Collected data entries
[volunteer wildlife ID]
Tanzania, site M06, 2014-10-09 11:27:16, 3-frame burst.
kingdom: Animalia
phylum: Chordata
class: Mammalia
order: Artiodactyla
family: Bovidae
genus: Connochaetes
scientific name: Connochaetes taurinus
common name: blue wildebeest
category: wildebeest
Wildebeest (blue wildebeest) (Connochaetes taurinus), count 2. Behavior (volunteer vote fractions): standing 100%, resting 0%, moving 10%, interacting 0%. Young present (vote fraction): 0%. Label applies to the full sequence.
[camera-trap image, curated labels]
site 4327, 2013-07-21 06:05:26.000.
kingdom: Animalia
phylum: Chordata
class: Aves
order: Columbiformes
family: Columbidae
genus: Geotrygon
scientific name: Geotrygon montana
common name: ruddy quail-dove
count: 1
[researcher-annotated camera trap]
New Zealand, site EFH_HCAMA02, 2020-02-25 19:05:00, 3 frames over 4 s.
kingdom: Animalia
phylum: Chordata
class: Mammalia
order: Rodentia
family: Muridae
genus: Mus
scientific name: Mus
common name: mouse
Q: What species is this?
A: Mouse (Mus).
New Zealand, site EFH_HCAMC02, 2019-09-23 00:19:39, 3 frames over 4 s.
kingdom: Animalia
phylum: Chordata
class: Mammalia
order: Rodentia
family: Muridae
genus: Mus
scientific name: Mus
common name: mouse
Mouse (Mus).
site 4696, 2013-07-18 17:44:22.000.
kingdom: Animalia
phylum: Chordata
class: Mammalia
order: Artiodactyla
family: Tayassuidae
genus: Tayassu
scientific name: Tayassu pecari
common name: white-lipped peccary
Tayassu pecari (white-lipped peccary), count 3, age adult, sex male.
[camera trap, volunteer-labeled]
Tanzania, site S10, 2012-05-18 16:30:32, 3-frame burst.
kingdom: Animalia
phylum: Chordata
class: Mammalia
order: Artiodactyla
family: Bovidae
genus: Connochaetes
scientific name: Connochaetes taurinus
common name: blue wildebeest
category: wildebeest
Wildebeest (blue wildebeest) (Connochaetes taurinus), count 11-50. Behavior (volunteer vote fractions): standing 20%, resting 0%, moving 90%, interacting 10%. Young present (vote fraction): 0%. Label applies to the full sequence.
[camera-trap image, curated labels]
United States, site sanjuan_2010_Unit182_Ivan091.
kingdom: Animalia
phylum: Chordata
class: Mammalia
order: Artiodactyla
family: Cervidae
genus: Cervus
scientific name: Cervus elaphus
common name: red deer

- _WHAT THE TASK REQUIRES_
How many lines of the records contain the word "burst"? Reply with the number and nothing else.

- _RESULT BELOW_
2